Raphael Nishimura, diretor de Operações de Amostragem em Pesquisas de Levantamento da Universidade de Michigan, nos Estados Unidos, diz que a ideia de que entrevistar mais pessoas de determinada população indique viés da pesquisa é “um erro de concepção bastante comum em amostragem”, e que a opção por uma amostra maior do Nordeste e do Norte só serve para tornar os dados mais precisos. “Subpopulações, como região, não precisam ser selecionadas proporcionalmente na amostra, desde que elas sejam devidamente ajustadas na análise por meio de ponderação. Inclusive, a maiorias das pesquisas acaba fazendo uma sobreamostragem para algum tipo de subpopulação de interesse. Isso é feito justamente para se obter estimativas com melhor precisão para essas subpopulações do que poderiam ser obtidas caso fossem selecionadas em quantidade proporcional à população”, explica.

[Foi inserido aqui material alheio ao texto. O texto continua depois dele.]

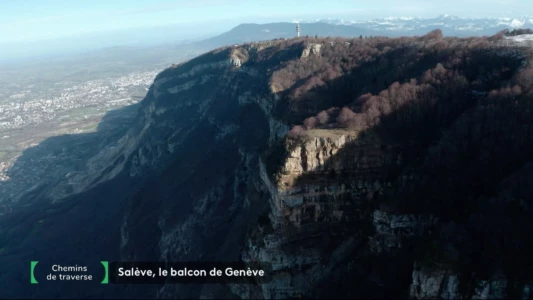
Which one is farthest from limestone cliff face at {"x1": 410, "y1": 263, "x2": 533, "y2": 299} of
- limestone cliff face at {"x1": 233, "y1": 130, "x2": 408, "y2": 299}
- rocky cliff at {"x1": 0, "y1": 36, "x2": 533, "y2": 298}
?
limestone cliff face at {"x1": 233, "y1": 130, "x2": 408, "y2": 299}

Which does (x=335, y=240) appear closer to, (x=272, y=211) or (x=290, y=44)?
(x=272, y=211)

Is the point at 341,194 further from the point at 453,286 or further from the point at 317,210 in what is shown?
the point at 453,286

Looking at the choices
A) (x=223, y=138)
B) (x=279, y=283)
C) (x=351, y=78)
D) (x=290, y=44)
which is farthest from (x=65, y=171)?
(x=279, y=283)

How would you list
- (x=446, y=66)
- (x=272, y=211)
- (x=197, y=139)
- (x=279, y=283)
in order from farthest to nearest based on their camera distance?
(x=197, y=139) → (x=446, y=66) → (x=272, y=211) → (x=279, y=283)

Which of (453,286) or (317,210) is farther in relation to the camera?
(317,210)

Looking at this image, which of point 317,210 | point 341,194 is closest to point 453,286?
point 341,194

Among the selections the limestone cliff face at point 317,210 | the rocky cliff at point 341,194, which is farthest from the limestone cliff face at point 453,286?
the limestone cliff face at point 317,210

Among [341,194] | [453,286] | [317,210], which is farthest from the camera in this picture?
[341,194]

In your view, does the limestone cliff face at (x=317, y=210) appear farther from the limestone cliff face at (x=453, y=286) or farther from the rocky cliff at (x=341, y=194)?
the limestone cliff face at (x=453, y=286)

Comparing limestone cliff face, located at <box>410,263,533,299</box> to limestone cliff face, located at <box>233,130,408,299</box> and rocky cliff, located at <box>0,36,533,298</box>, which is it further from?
limestone cliff face, located at <box>233,130,408,299</box>
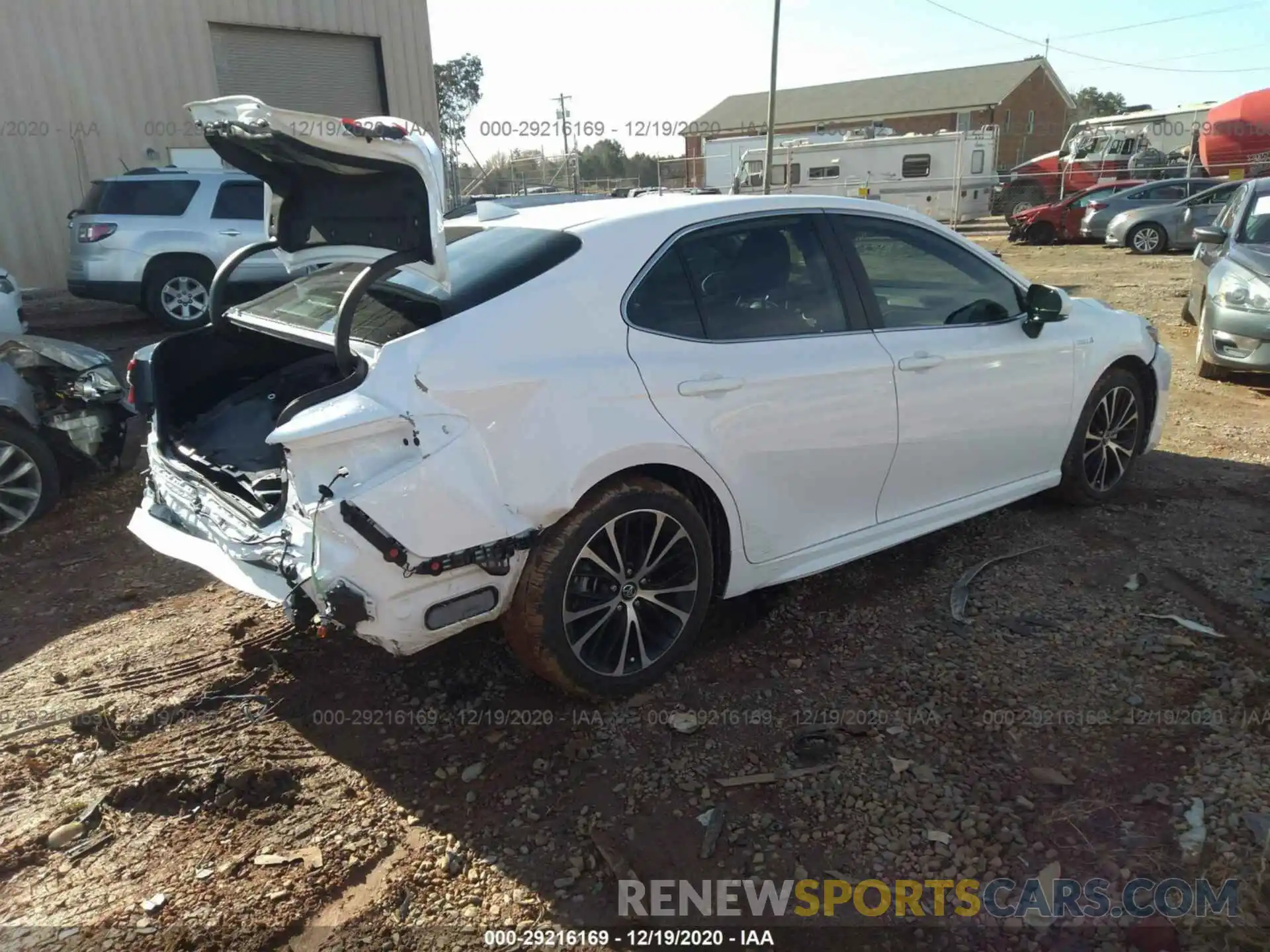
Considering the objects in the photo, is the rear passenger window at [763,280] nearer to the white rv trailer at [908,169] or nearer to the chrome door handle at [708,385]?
the chrome door handle at [708,385]

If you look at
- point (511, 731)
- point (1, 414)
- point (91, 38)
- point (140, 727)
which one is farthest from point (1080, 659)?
point (91, 38)

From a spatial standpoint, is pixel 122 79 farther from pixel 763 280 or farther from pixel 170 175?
pixel 763 280

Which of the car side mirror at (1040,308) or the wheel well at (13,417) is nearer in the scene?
the car side mirror at (1040,308)

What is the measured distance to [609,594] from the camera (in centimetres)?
317

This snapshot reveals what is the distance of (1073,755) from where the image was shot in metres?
2.95

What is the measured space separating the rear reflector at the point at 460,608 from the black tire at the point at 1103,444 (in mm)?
3230

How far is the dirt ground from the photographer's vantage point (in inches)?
97.6

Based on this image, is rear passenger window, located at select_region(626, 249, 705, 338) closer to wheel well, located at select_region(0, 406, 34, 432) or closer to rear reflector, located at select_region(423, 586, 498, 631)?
rear reflector, located at select_region(423, 586, 498, 631)

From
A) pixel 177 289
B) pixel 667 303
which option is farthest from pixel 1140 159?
pixel 667 303

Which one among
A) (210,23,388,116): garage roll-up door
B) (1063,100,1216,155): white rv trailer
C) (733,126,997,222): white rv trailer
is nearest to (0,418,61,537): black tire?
(210,23,388,116): garage roll-up door

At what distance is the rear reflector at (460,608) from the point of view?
2.76 m

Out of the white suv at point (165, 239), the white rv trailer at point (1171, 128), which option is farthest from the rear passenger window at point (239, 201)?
the white rv trailer at point (1171, 128)

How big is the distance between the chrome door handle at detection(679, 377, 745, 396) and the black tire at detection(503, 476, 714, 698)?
1.13 ft

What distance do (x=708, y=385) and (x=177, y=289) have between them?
9982 millimetres
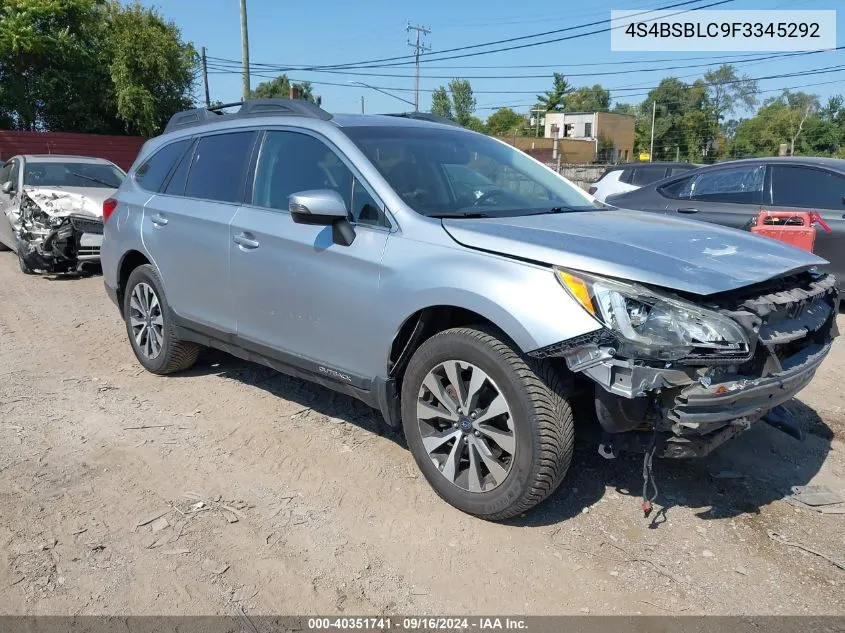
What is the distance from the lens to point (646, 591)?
109 inches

Embora seja politicamente tendencioso em seu relatório, o estudo da Pensann traz dados que não deixam de ser preocupantes do ponto de vista social. Em comparação com o estudo publicado pela rede em 2021, o aumento do número de pessoas com insegurança alimentar grave é expressivo: os que se encontram nessa situação são agora 15,5% da população brasileira, contra 9% na pesquisa anterior. “Há duas questões muito importantes: o volume de pessoas em situação de fome no Brasil e a velocidade da piora. Houve uma aceleração muito grande entre o final de 2020 e o início de 2022”, diz Segall.
O Ministério da Cidadania foi procurado diversas vezes ao longo da última semana pela reportagem da Gazeta do Povo para comentar a pesquisa, mas não se manifestou.
O IBGE também foi procurado pela reportagem, mas afirmou que "não comenta estudos elaborados por outras instituições", mesmo que sejam parcialmente baseados nos microdados do instituto.